If L’Indifferent is thought of as a rudimentary form of Modern Man, coming to life in between the promise of emancipation and the consolidation of social and cultural hierarchy, then ambiguity is indeed an advanced principle of artistic articulation, accentuating ambivalence, the state of having simultaneous conflicting feelings, as a general precondition for self-formation.


It is hard to avoid associations to discourses of alienation here, especially because such discourses emerged during the Rococo period, for instance in the writings of Jean-Jacques Rousseau. As a concept, alienation was derived from a feeling of disruption and conflict within the self that was interpreted as an emotional reaction to the progress of civilization. Within a society that was increasingly characterized by urban development, the division of labour, ownership, and inequality, the nature of man was conceived of as corrupted, accordingly evoking a feeling of estrangement from a society that was nonetheless the product of man himself. The state of alienation was thus seen as a consequence of a growing separation of nature and civilization that becomes a precondition to formation of the self, and the question was raised about how to heal this inner disruption: either by re-creating the natural harmony of the self or by counteracting the progress of civilization. Or both.
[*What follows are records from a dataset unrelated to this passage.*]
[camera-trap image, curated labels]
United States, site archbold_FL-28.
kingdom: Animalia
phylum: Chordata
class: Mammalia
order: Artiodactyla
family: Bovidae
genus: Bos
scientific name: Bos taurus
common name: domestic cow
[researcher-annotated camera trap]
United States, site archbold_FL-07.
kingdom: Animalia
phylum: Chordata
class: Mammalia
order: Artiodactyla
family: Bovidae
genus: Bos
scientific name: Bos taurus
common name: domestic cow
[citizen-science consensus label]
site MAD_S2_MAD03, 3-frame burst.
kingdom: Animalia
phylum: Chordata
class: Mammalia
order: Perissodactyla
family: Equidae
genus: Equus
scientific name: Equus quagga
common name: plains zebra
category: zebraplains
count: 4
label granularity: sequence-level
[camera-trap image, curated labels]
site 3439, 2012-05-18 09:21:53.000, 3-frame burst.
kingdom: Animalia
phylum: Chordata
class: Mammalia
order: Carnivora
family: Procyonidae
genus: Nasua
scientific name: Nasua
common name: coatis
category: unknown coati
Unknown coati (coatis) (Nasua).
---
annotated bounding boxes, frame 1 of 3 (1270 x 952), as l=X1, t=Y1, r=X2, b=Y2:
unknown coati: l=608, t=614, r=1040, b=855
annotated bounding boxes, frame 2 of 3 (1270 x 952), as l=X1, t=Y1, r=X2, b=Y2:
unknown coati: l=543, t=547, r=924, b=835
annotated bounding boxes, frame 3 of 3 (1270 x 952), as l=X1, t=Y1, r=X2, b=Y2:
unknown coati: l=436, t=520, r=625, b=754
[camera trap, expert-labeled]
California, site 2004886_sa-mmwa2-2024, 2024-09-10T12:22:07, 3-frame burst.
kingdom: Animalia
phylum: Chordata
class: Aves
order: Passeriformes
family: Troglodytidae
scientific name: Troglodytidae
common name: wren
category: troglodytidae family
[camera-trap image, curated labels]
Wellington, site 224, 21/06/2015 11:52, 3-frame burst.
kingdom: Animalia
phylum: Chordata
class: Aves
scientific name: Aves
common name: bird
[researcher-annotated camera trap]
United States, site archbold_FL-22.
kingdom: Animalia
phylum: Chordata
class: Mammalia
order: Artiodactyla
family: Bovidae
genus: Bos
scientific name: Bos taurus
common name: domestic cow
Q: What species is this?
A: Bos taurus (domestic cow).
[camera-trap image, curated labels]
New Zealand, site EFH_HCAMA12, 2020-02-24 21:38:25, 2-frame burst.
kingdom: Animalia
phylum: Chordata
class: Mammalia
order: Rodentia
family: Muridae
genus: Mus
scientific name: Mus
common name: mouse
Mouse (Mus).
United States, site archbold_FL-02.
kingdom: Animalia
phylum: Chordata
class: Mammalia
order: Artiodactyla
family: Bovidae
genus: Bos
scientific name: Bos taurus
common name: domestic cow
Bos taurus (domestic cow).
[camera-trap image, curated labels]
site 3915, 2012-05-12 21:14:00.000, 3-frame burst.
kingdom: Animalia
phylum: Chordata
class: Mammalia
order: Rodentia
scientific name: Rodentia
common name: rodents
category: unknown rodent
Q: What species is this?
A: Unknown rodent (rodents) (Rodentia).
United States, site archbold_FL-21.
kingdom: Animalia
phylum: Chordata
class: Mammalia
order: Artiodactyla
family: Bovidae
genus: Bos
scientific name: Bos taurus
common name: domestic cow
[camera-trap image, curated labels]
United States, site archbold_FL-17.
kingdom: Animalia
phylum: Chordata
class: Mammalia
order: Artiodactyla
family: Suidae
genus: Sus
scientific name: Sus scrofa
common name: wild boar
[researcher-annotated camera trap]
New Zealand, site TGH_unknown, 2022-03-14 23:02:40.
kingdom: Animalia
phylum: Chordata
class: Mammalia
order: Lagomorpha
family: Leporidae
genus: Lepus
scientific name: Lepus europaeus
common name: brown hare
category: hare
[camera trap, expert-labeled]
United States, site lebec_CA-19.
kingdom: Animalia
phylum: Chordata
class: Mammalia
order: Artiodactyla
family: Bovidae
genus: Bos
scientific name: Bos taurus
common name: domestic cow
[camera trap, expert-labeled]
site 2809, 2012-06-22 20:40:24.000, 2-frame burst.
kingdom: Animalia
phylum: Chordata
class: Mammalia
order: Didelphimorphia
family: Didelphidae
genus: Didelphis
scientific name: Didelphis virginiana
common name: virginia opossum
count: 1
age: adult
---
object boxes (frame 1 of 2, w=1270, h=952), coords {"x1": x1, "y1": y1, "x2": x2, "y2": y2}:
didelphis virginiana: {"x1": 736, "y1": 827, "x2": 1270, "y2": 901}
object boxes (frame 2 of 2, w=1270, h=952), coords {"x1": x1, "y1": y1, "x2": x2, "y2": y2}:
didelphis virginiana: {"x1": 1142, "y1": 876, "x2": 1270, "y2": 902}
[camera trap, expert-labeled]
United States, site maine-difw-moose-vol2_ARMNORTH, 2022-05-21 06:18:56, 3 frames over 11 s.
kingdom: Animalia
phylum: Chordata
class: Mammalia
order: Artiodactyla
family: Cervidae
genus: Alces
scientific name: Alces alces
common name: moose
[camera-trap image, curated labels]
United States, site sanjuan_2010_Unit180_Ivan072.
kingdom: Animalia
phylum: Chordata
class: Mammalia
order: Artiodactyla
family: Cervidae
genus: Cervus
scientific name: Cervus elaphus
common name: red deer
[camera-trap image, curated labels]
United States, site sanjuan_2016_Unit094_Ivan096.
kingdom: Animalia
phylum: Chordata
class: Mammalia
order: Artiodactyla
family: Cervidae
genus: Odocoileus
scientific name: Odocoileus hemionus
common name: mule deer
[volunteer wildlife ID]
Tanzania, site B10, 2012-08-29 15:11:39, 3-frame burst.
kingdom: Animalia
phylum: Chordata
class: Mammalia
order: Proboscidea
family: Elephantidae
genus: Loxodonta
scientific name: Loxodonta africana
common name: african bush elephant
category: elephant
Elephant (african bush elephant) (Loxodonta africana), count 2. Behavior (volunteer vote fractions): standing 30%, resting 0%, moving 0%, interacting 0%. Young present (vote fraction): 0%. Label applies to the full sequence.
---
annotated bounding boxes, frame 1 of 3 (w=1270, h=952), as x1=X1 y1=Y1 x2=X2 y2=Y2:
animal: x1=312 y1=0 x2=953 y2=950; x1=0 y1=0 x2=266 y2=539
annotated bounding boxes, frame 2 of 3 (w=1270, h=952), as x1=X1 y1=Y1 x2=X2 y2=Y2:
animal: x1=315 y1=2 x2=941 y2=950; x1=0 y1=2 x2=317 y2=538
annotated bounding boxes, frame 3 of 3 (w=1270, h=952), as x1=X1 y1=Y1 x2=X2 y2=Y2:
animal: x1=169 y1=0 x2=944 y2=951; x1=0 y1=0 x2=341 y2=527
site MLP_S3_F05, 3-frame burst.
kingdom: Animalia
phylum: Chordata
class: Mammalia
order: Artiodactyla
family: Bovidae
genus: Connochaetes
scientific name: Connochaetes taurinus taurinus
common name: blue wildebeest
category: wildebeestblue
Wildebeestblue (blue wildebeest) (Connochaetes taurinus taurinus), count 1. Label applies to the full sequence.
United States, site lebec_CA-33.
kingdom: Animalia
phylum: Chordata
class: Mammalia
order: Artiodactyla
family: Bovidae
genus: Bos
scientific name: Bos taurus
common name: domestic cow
Although L’Indifférent came to life in the early days of Rococo, whereas discourses of alienation developed during the later stages of the period, a symbolic disproportion between nature and civilization is clearly apparent in the painting. Not only is the young man posing in a park, an effective metaphor for cultivated nature, his presence as a human being is thoroughly mediated by the dress code and posture of the galant style, the fashion of light elegance. Only the young man’s hands and face are laid bare. The hands are expressing a theatrical attitude. The face has an ambivalent, almost apathetic, expression that has given the young man his name.


What is this painting about, then, if it is not a representation of the ambiguous qualities of a society that promises human emancipation while simultaneously consolidating social and cultural hierarchy, thus evoking an experience of conflicting emotions, a feeling of ambivalence, within the human self?


In its day, L’Indifférent was merely consumed and praised as an object of pleasure by a public of aristocrats and citizens with noble ambitions. Thus the ambiguous qualities of the painting were most certainly perceived of as playful and subtle teasing, evoking a thrill of mixed emotions. But the public’s attitude in the year 1717 does not contradict a reading that involves the historical and ideological time and space surrounding the painting. On the contrary, the praise and desire for ambivalence expressed at the time the painting was made are just other indications that L’Indifférent does indeed represent the becoming of Modern Man.